TEXTO PARA LEITURA
GESTÃO PROFISSIONAL
Governança em empresas familiares: estruturas e instrumentos essenciais

Advogada Liège Fernandes Vargas, do escritório CPDMA

A governança corporativa em empresas familiares tem ganhado cada vez mais relevância no cenário empresarial brasileiro, no qual cerca de 90% das empresas possuem controle familiar. A ausência de um planejamento adequado para a sucessão do negócio e a dificuldade de manter a harmonia nas relações familiares, em muitos casos, culminam no fracasso da empresa após a terceira geração. Nesse contexto, a criação de mecanismos eficazes de governança e a implementação de estruturas formais são fundamentais para a continuidade e sustentabilidade dessas organizações.

INSTRUÇÕES DO EXERCÍCIO
Prossiga o texto sobre governança em empresas familiares a partir da última frase apresentada.

LINHAS DE DADOS
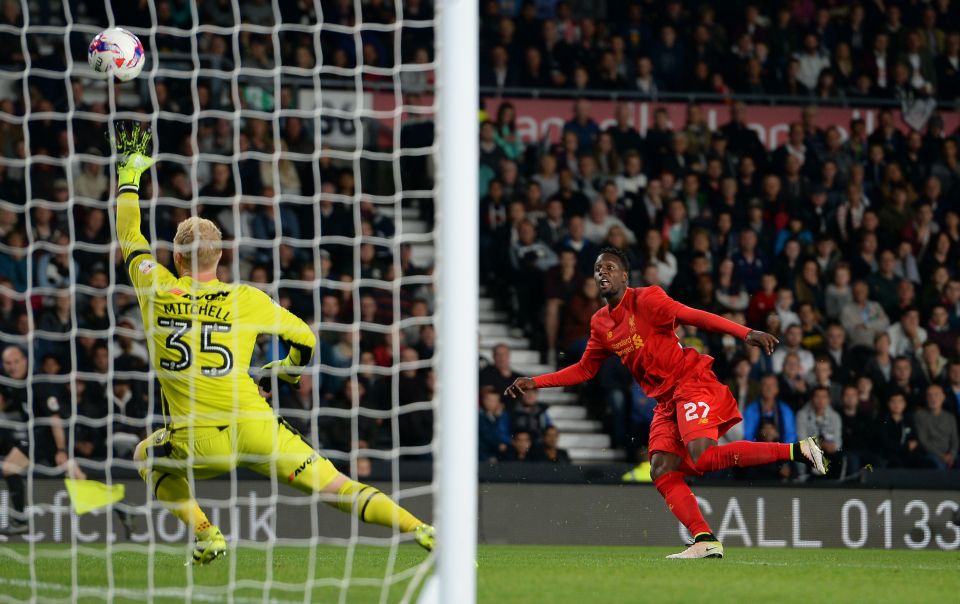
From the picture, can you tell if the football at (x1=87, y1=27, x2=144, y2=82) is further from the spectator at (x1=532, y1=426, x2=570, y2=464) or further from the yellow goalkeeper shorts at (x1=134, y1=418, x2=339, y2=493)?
the spectator at (x1=532, y1=426, x2=570, y2=464)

RESULTADO DO EXERCÍCIO
As empresas familiares enfrentam o desafio de conciliar a gestão profissional do negócio com os valores e tradições familiares. A governança familiar, estruturada através da criação de conselhos, objetiva oferecer essa conciliação. O Conselho de Família, por exemplo, é um órgão (não societário) que possibilita a comunicação entre os membros familiares e auxilia na resolução de conflitos, na preservação dos valores da família e no planejamento da sucessão. Já o Conselho de Administração, órgão deliberativo previsto na Lei das Sociedades Anônimas, proporciona uma visão estratégica e imparcial sobre a gestão do negócio, sendo composto, muitas vezes, por membros externos que trazem uma abordagem mais técnica e profissional​.

Além dessas estruturas, a utilização de instrumentos jurídicos específicos é indispensável para assegurar a governança familiar. Nesse sentido, o Acordo de Sócios – também chamado de Acordo de Quotistas ou Acionistas, dependendo da natureza jurídica da sociedade – regula aspectos societários como a compra e venda de ações e o direito de voto, garantindo previsibilidade nas decisões empresariais futuras. Já o Protocolo Familiar, também conhecido como Estatuto Familiar, estabelece normas de convivência e responsabilidades entre os membros da família, envolvidos direta ou indiretamente no negócio, criando uma estrutura que minimiza conflitos internos e favorece a continuidade dos valores a serem passados ao longo das gerações.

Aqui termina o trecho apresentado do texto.